# Design of Fused Add-Multiply Operator using Modified Booth Recoder for Fast Arithmetic Circuits

#### Jonnalagadda Raghavendra\* and T. Vigneswaran

School of Electronics Engineering, VIT University, Chennai - 600127, Tamil Nadu, India; jonnalagadda.raghavendra2013@vit.ac.in, vigneswaran.t@vit.ac.in

#### Abstract

**Background:** In Digital Signal Processing (DSP) the complex arithmetic instructions are mostly used. The decoding of these instructions usually takes more time in many applications. **Methods**: The objective of this research work mainly focused on the delay reduction by decreasing the partial products with the help of higher radix booth recoder. The booth recoder plays a key role in fused add-multiply operation for partial product generation. **Findings:** The proposed fused add multiply unit reduces the delay by reducing the number of partial products which is very useful for fast arithmetic circuits. The fused add-multiply units are simulated in Xilinx® 14.3 ISE in Virtex-5 environment and synthesized in Cadence® RTL Compiler and layout generated from Cadence® Encounter in 180nm technology. **Conclusion:** Based on experimental results, it is observed that the delay of the proposed method is reduced by 17.5% than the existing work.

Keywords: Accumulate Units, Booth Recorder, Fast Arithmetic, Fused Add Multiply, Multiply

### 1. Introduction

Now-a-days Digital Signal Processing is an essential part of consumer electronics providing custom accelerators for the domains of communications and multimedia etc<sup>1</sup>. The major DSP applications involve in a huge number of arithmetic operations as their implementation is based on computationally intensive kernels, such as Fast Fourier Transform (FFT), Finite Impulse Response (FIR) filters, Discrete Cosine Transform (DCT) and signal convolution. The DSP System's performance depends upon the design of the arithmetic architecture design. The research in the area of arithmetic optimization<sup>2, 3</sup> specifies that the combining the arithmetic components like addition and multiplication as a single unit can lead to great improvement in terms of performance. The observation on an addition that is subsequent to multiplication like in symmetric FIR filters, the Multiply-Accumulator (MAC) and Multiply-Add (MAD) units were introduced in4, 10 leading to more

\*Author for correspondence

efficient implementation of DSP algorithms compared to the conventional ones, which use only primitive resources<sup>5</sup>. There are many DSP applications that are based on Fused Add-Multiply (FAM) operation for the instance FFT algorithm.

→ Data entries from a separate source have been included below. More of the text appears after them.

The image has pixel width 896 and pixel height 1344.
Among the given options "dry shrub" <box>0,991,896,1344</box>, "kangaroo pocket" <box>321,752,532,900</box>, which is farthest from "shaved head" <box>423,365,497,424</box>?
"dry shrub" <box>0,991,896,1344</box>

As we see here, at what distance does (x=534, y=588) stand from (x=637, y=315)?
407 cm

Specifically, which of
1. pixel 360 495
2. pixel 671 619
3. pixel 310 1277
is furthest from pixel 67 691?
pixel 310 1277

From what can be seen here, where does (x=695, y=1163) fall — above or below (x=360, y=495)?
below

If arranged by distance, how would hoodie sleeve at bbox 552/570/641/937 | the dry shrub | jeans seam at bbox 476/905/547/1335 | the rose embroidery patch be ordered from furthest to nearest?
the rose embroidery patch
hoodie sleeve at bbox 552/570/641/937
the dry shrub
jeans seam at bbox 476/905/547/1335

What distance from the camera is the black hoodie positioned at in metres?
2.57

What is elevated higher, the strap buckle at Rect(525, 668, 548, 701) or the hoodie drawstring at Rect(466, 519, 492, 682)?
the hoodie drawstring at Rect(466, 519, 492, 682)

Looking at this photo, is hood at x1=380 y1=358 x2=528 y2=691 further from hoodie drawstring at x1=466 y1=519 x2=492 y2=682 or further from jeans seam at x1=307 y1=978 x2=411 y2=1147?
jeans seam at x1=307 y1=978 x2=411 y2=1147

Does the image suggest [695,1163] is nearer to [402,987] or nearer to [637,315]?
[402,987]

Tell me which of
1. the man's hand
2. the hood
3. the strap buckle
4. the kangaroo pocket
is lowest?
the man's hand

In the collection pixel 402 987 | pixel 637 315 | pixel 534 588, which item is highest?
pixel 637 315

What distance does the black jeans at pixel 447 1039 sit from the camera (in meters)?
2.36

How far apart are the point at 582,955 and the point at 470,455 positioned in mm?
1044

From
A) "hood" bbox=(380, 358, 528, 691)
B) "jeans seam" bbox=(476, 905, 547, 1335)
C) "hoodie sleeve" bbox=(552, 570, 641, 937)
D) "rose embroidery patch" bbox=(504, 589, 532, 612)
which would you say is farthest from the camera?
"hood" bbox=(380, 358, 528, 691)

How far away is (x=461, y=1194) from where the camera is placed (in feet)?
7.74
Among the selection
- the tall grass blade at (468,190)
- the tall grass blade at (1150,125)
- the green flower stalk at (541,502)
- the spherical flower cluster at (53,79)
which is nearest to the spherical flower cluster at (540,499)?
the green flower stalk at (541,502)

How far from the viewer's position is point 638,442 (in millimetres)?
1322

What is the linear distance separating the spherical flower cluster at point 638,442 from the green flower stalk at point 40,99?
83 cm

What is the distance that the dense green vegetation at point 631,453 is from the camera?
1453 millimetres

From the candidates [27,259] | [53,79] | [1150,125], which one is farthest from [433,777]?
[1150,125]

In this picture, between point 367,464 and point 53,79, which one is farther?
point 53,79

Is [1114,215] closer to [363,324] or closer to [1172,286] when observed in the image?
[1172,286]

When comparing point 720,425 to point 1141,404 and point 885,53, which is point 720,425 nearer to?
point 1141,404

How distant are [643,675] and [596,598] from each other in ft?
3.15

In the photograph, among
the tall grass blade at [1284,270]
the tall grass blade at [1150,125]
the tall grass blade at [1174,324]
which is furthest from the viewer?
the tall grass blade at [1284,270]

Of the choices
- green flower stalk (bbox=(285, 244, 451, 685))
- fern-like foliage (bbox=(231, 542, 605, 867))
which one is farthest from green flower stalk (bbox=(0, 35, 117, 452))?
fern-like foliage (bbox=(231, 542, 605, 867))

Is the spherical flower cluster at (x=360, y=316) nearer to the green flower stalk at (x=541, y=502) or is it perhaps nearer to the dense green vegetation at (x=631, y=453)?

The add-multiply operator shown in<sup>6</sup> uses the Modified Booth recorder which uses Radix-4 recoding cannot be used for faster arithmetic circuits as the partial products reduces by only N/2, whereas in the proposed work for faster arithmetic circuits we can opt for higher radix recoding like Radix-8<sup>7, 11</sup> which reduces the number of partial products by N/3. The second proposed method is to use Radix-16 Booth-4 recoding<sup>8, 11</sup> which reduces the number of partial products by N/4. The third proposed method is to use Radix-32 Booth-5 recoding<sup>9, 11</sup> which reduces the number of partial products by N/5. By using all the proposed methods significant reduction in terms of delay can be achieved. The performance is evaluated by comparing the proposed methods with one another and the existing ones.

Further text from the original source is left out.